Significance. If the external generalization claim survives scrutiny of the pseudo-labeling step, the work would strengthen the case for standardized, interpretable CT radiogenomics as a noninvasive alternative to tissue genotyping. The multicenter scale, explicit comparison of feature families, and use of SHAP are positive elements. However, the small labeled cohort (136 patients) and dependence on pseudo-labels limit the strength of the robustness conclusion relative to prior single-center radiomics studies.

major comments (3)
  1. [Methods (semi-supervised pipeline)] Methods section on semi-supervised pseudo-labeling: the threshold, iteration count, and any quality check against the 136 ground-truth labels are not specified. Because the headline external AUC of 0.77 is obtained only after training on the pseudo-labeled pool, an ablation that reports performance when the model is trained solely on the 136 labeled cases is required to demonstrate that pseudo-labeling does not inject center-correlated label noise.
  2. [Results (external testing)] Results, external-testing paragraph and associated table: class prevalence in the external test set is not stated, nor is any strategy for three-class imbalance (e.g., class weights, oversampling). The reported accuracy of 0.77 ± 0.00 with zero variance is difficult to interpret without this information and raises the possibility that the metric is dominated by the majority class.
  3. [Results (model comparison)] Results, model-comparison subsection: no statistical test (e.g., DeLong or bootstrap) is reported for the difference between HRF external AUC (0.77) and DFR external AUC (~0.57). Without this, the claim that “HRF-based models generalized best” rests on point estimates whose uncertainty overlaps.
minor comments (3)
  1. [Abstract] Abstract: the notation “accuracy 0.77 +/- 0.00” should be clarified; if it reflects a single external partition, state the test-set size explicitly.
  2. [Methods] Methods: list the exact hyperparameter search ranges and final values for all ML models (random forest, etc.), as these are free parameters that affect reproducibility.
  3. [Figures] Figure legends: SHAP summary plots should label the top features by their radiomic name (e.g., “GLCM_Entropy”) rather than generic indices.

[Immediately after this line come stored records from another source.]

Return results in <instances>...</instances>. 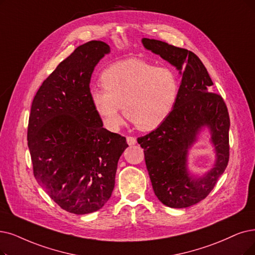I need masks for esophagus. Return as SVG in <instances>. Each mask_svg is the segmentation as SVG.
<instances>
[{
	"label": "esophagus",
	"mask_w": 255,
	"mask_h": 255,
	"mask_svg": "<svg viewBox=\"0 0 255 255\" xmlns=\"http://www.w3.org/2000/svg\"><path fill=\"white\" fill-rule=\"evenodd\" d=\"M127 142L128 145H135L137 143V140L135 137H127Z\"/></svg>",
	"instance_id": "1"
}]
</instances>
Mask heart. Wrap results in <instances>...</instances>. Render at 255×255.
I'll return each instance as SVG.
<instances>
[{
    "label": "heart",
    "mask_w": 255,
    "mask_h": 255,
    "mask_svg": "<svg viewBox=\"0 0 255 255\" xmlns=\"http://www.w3.org/2000/svg\"><path fill=\"white\" fill-rule=\"evenodd\" d=\"M105 89H92L90 98L110 130L122 124L120 108L138 129L159 128L174 110L179 84L172 71L130 58L106 69L100 77Z\"/></svg>",
    "instance_id": "obj_1"
}]
</instances>
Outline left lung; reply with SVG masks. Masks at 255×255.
Listing matches in <instances>:
<instances>
[{
    "mask_svg": "<svg viewBox=\"0 0 255 255\" xmlns=\"http://www.w3.org/2000/svg\"><path fill=\"white\" fill-rule=\"evenodd\" d=\"M141 42L182 76L176 105L168 118L137 141L144 149L146 168L158 200L171 208H186L204 200L227 167L230 127L227 107L220 95L209 93L213 83L195 53L162 40L144 37ZM204 129L210 131L216 161L211 170L200 176L188 169V154Z\"/></svg>",
    "mask_w": 255,
    "mask_h": 255,
    "instance_id": "left-lung-1",
    "label": "left lung"
}]
</instances>
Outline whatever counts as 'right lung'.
<instances>
[{
    "instance_id": "obj_1",
    "label": "right lung",
    "mask_w": 255,
    "mask_h": 255,
    "mask_svg": "<svg viewBox=\"0 0 255 255\" xmlns=\"http://www.w3.org/2000/svg\"><path fill=\"white\" fill-rule=\"evenodd\" d=\"M110 52L101 40L77 47L40 86L29 116L34 177L58 206L75 215L103 208L128 146L125 137L104 128L90 98L94 68Z\"/></svg>"
}]
</instances>
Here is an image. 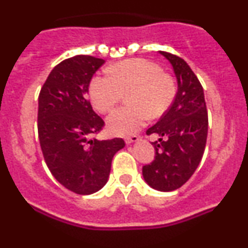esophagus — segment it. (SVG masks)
<instances>
[{"instance_id": "34e87169", "label": "esophagus", "mask_w": 248, "mask_h": 248, "mask_svg": "<svg viewBox=\"0 0 248 248\" xmlns=\"http://www.w3.org/2000/svg\"><path fill=\"white\" fill-rule=\"evenodd\" d=\"M124 141H126L127 144H130V143H133V142L139 141V136L138 135H132V136H129V138L124 139Z\"/></svg>"}]
</instances>
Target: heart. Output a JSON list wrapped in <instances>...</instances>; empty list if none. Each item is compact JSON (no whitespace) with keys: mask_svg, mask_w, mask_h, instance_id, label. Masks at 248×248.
<instances>
[{"mask_svg":"<svg viewBox=\"0 0 248 248\" xmlns=\"http://www.w3.org/2000/svg\"><path fill=\"white\" fill-rule=\"evenodd\" d=\"M130 106L116 109L107 121L115 135H130L141 129L148 119H157L171 106L177 94L175 79L148 59H128L109 67V73L96 76L90 84L93 106L100 113L114 108L124 93Z\"/></svg>","mask_w":248,"mask_h":248,"instance_id":"b5f03b06","label":"heart"}]
</instances>
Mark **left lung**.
Returning <instances> with one entry per match:
<instances>
[{
  "mask_svg": "<svg viewBox=\"0 0 248 248\" xmlns=\"http://www.w3.org/2000/svg\"><path fill=\"white\" fill-rule=\"evenodd\" d=\"M177 78V94L169 109L147 130L157 134L152 142L155 160L142 168L148 186L158 191H173L189 181L203 157L207 138V110L198 78L181 57L160 51Z\"/></svg>",
  "mask_w": 248,
  "mask_h": 248,
  "instance_id": "left-lung-1",
  "label": "left lung"
}]
</instances>
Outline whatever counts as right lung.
Returning <instances> with one entry per match:
<instances>
[{
	"label": "right lung",
	"instance_id": "1",
	"mask_svg": "<svg viewBox=\"0 0 248 248\" xmlns=\"http://www.w3.org/2000/svg\"><path fill=\"white\" fill-rule=\"evenodd\" d=\"M105 61L79 55L51 71L38 96V138L45 163L57 181L78 195L107 183L120 138L96 140L105 122L87 99L91 79Z\"/></svg>",
	"mask_w": 248,
	"mask_h": 248
}]
</instances>
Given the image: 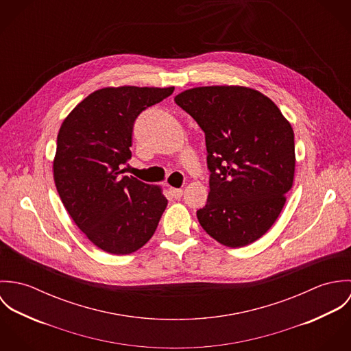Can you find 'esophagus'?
<instances>
[{
    "instance_id": "34e87169",
    "label": "esophagus",
    "mask_w": 351,
    "mask_h": 351,
    "mask_svg": "<svg viewBox=\"0 0 351 351\" xmlns=\"http://www.w3.org/2000/svg\"><path fill=\"white\" fill-rule=\"evenodd\" d=\"M182 193H184V191L182 189H177V188H170V195L176 199V200H178V199H181V196H182Z\"/></svg>"
}]
</instances>
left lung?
<instances>
[{
    "mask_svg": "<svg viewBox=\"0 0 351 351\" xmlns=\"http://www.w3.org/2000/svg\"><path fill=\"white\" fill-rule=\"evenodd\" d=\"M205 134L209 195L197 210L219 243L243 247L281 213L295 177V134L278 106L245 86H201L174 97Z\"/></svg>",
    "mask_w": 351,
    "mask_h": 351,
    "instance_id": "left-lung-1",
    "label": "left lung"
}]
</instances>
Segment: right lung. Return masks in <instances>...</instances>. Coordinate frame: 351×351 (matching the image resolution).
Here are the masks:
<instances>
[{
  "label": "right lung",
  "mask_w": 351,
  "mask_h": 351,
  "mask_svg": "<svg viewBox=\"0 0 351 351\" xmlns=\"http://www.w3.org/2000/svg\"><path fill=\"white\" fill-rule=\"evenodd\" d=\"M174 88H104L60 125L53 180L66 210L101 250L125 255L154 235L167 200L159 186L124 174L138 116Z\"/></svg>",
  "instance_id": "right-lung-1"
}]
</instances>
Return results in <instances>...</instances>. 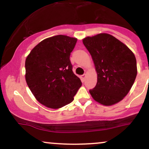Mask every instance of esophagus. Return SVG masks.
<instances>
[{
	"label": "esophagus",
	"instance_id": "1",
	"mask_svg": "<svg viewBox=\"0 0 149 149\" xmlns=\"http://www.w3.org/2000/svg\"><path fill=\"white\" fill-rule=\"evenodd\" d=\"M85 78H86V74H83L82 75V76H80V78H81V80L82 81H84V80H85Z\"/></svg>",
	"mask_w": 149,
	"mask_h": 149
}]
</instances>
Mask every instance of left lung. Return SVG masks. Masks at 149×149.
<instances>
[{"instance_id": "obj_1", "label": "left lung", "mask_w": 149, "mask_h": 149, "mask_svg": "<svg viewBox=\"0 0 149 149\" xmlns=\"http://www.w3.org/2000/svg\"><path fill=\"white\" fill-rule=\"evenodd\" d=\"M83 42L97 73L96 86L90 90L92 97L104 106L118 103L130 92L137 74L134 53L109 33L85 37Z\"/></svg>"}]
</instances>
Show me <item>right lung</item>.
<instances>
[{"label":"right lung","instance_id":"add662e5","mask_svg":"<svg viewBox=\"0 0 149 149\" xmlns=\"http://www.w3.org/2000/svg\"><path fill=\"white\" fill-rule=\"evenodd\" d=\"M77 38L64 35L47 38L32 49L25 61V79L36 100L47 108L71 103L82 85L72 71L70 54Z\"/></svg>","mask_w":149,"mask_h":149}]
</instances>
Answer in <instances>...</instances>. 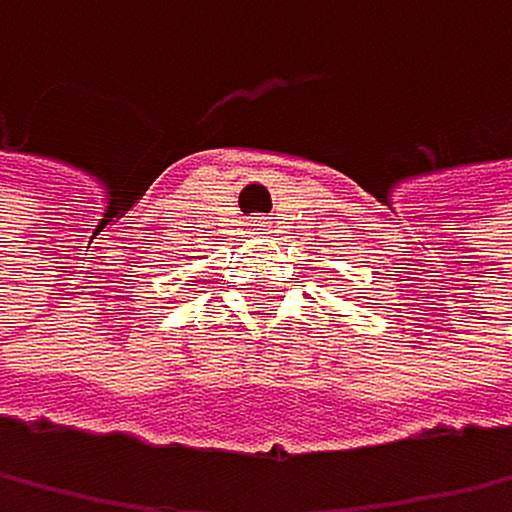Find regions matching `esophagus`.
I'll return each instance as SVG.
<instances>
[{"instance_id":"obj_1","label":"esophagus","mask_w":512,"mask_h":512,"mask_svg":"<svg viewBox=\"0 0 512 512\" xmlns=\"http://www.w3.org/2000/svg\"><path fill=\"white\" fill-rule=\"evenodd\" d=\"M251 227H254V231H264V221H254Z\"/></svg>"}]
</instances>
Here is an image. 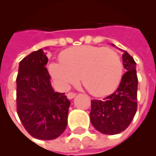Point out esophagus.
I'll list each match as a JSON object with an SVG mask.
<instances>
[{
    "label": "esophagus",
    "instance_id": "1",
    "mask_svg": "<svg viewBox=\"0 0 156 156\" xmlns=\"http://www.w3.org/2000/svg\"><path fill=\"white\" fill-rule=\"evenodd\" d=\"M76 93H74V92H69V93L66 94V96H67V99H72L73 98L76 97Z\"/></svg>",
    "mask_w": 156,
    "mask_h": 156
}]
</instances>
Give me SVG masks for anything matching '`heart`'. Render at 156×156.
I'll return each instance as SVG.
<instances>
[{
  "instance_id": "heart-1",
  "label": "heart",
  "mask_w": 156,
  "mask_h": 156,
  "mask_svg": "<svg viewBox=\"0 0 156 156\" xmlns=\"http://www.w3.org/2000/svg\"><path fill=\"white\" fill-rule=\"evenodd\" d=\"M59 60L49 64L48 71L62 90H67L81 76L83 85L92 95H108L118 88L123 74L119 55L103 47L71 48L61 53Z\"/></svg>"
}]
</instances>
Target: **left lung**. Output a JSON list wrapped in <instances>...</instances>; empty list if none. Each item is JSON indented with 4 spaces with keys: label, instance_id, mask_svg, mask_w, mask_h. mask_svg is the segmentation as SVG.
Returning a JSON list of instances; mask_svg holds the SVG:
<instances>
[{
    "label": "left lung",
    "instance_id": "1",
    "mask_svg": "<svg viewBox=\"0 0 156 156\" xmlns=\"http://www.w3.org/2000/svg\"><path fill=\"white\" fill-rule=\"evenodd\" d=\"M122 63L127 72L122 77L117 90L103 100H91V123L95 129L106 135H115L127 129L137 109L136 62L133 57L124 51Z\"/></svg>",
    "mask_w": 156,
    "mask_h": 156
}]
</instances>
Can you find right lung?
I'll list each match as a JSON object with an SVG mask.
<instances>
[{
  "instance_id": "add662e5",
  "label": "right lung",
  "mask_w": 156,
  "mask_h": 156,
  "mask_svg": "<svg viewBox=\"0 0 156 156\" xmlns=\"http://www.w3.org/2000/svg\"><path fill=\"white\" fill-rule=\"evenodd\" d=\"M48 62L43 49L20 61L16 78V107L23 126L33 137L53 140L67 125L71 102L65 93L55 92L45 66Z\"/></svg>"
}]
</instances>
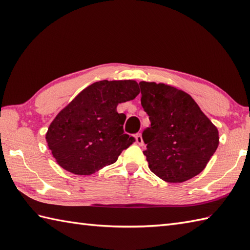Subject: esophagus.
Returning a JSON list of instances; mask_svg holds the SVG:
<instances>
[{"label": "esophagus", "instance_id": "34e87169", "mask_svg": "<svg viewBox=\"0 0 250 250\" xmlns=\"http://www.w3.org/2000/svg\"><path fill=\"white\" fill-rule=\"evenodd\" d=\"M135 139H136V143H137V144H139L140 146H143V145H144V141H143V137H142V134H141V133L136 134Z\"/></svg>", "mask_w": 250, "mask_h": 250}]
</instances>
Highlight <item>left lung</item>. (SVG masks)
Listing matches in <instances>:
<instances>
[{"label": "left lung", "instance_id": "obj_1", "mask_svg": "<svg viewBox=\"0 0 250 250\" xmlns=\"http://www.w3.org/2000/svg\"><path fill=\"white\" fill-rule=\"evenodd\" d=\"M150 126L143 132L150 171L167 183L200 174L219 145L218 129L191 95L166 83L141 82Z\"/></svg>", "mask_w": 250, "mask_h": 250}]
</instances>
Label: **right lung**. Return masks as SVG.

Simulated Author's Rebuttal

3 responses · 0 unresolved

We thank the referee for the constructive and detailed comments. We address each major point below and have revised the manuscript to improve transparency, add requested analyses, and strengthen the statistical support for our claims.

read point-by-point responses
  1. Referee: Methods section on semi-supervised pseudo-labeling: the threshold, iteration count, and any quality check against the 136 ground-truth labels are not specified. Because the headline external AUC of 0.77 is obtained only after training on the pseudo-labeled pool, an ablation that reports performance when the model is trained solely on the 136 labeled cases is required to demonstrate that pseudo-labeling does not inject center-correlated label noise.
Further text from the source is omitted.